■ **Brief**:
What is needed is an exact copy of the entries below, with the pictures left out.

■ **Provided records**:
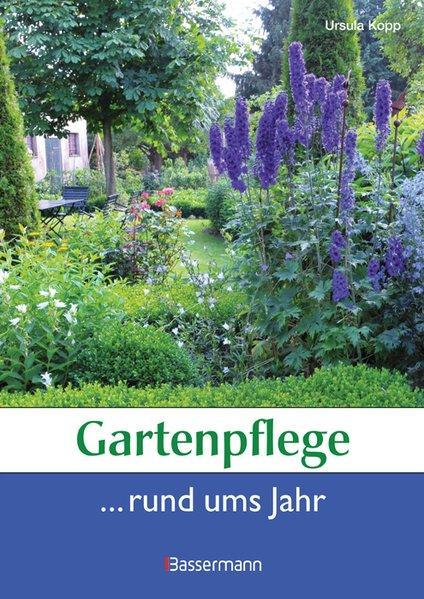 Gartenpflege rund ums Jahr - Kopp, Ursula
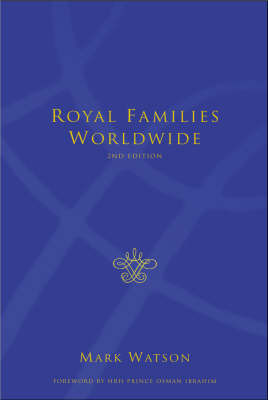 Royal Families Worldwide by Mark Watson image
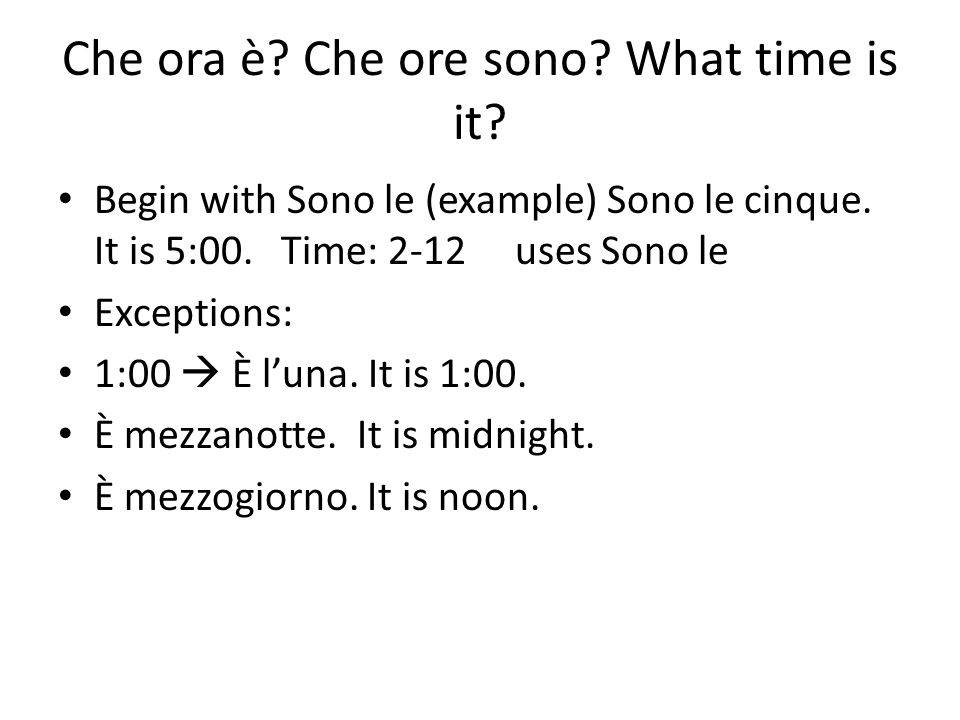 Che ora è Che ore sono What time is it
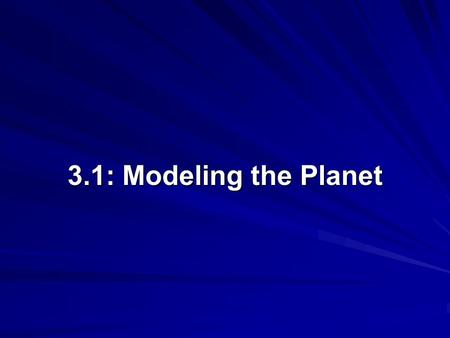 3.1: Modeling the Planet.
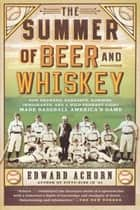 The Summer of Beer and Whiskey ebook by Edward Achorn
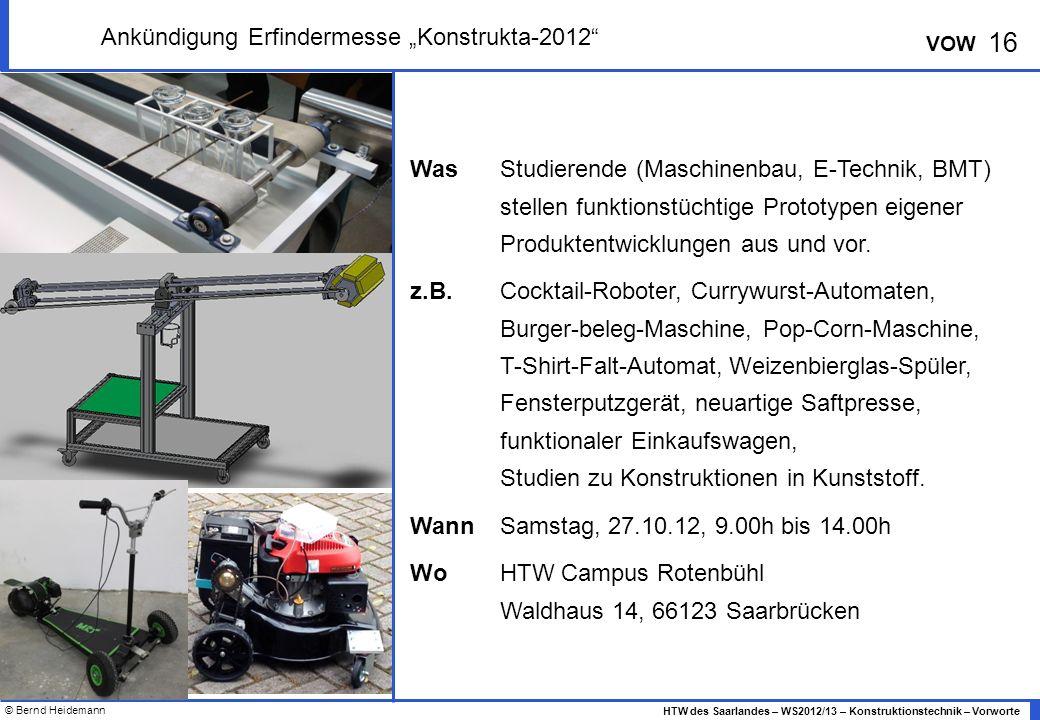 © Bernd Heidemann 16 HTW des Saarlandes – WS2012/13 – Konstruktionstechnik – Vorworte VOW Ankündigung Erfindermesse Konstrukta-2012 Was Studierende (Maschinenbau, E-Technik, BMT) stellen funktionstüchtige Prototypen eigener Produktentwicklungen aus und vor.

■ **Result**:
 Gartenpflege rund ums Jahr - Kopp, Ursula
 Royal Families Worldwide by Mark Watson image
 Che ora è Che ore sono What time is it
 3.1: Modeling the Planet.
 The Summer of Beer and Whiskey ebook by Edward Achorn
 © Bernd Heidemann 16 HTW des Saarlandes – WS2012/13 – Konstruktionstechnik – Vorworte VOW Ankündigung Erfindermesse Konstrukta-2012 Was Studierende (Maschinenbau, E-Technik, BMT) stellen funktionstüchtige Prototypen eigener Produktentwicklungen aus und vor.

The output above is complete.